• TASK TO COMPLETE
Lay out the lines of the data below as a numbered list, omitting blank lines and the pictures.

• SUPPLIED RECORDS
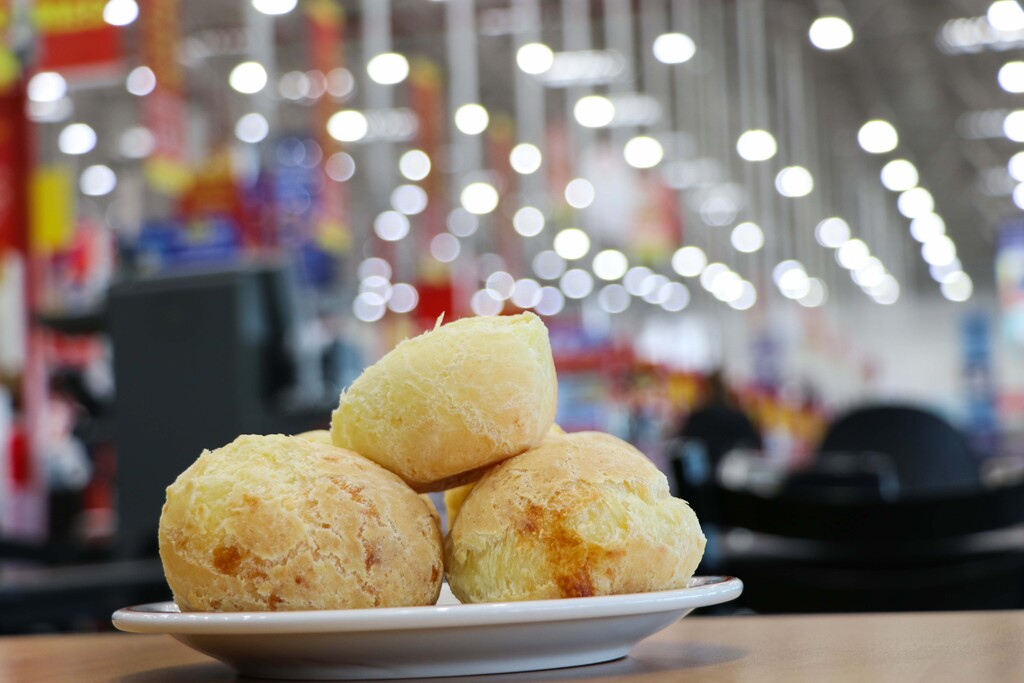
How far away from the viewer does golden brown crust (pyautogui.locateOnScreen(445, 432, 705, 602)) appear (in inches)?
28.5

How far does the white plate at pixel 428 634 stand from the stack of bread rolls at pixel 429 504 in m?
0.03

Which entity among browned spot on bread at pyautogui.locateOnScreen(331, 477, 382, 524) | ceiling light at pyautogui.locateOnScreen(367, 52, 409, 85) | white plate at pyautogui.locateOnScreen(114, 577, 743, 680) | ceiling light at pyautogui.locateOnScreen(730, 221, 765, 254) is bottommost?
white plate at pyautogui.locateOnScreen(114, 577, 743, 680)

• OUTPUT OF THE EXERCISE
1. How far away from the viewer does golden brown crust (pyautogui.locateOnScreen(445, 432, 705, 602)) appear (in inches)?
2. 28.5
3. How far does the white plate at pixel 428 634 stand from the stack of bread rolls at pixel 429 504 in m?
4. 0.03
5. Which entity among browned spot on bread at pyautogui.locateOnScreen(331, 477, 382, 524) | ceiling light at pyautogui.locateOnScreen(367, 52, 409, 85) | white plate at pyautogui.locateOnScreen(114, 577, 743, 680) | ceiling light at pyautogui.locateOnScreen(730, 221, 765, 254) is bottommost?
6. white plate at pyautogui.locateOnScreen(114, 577, 743, 680)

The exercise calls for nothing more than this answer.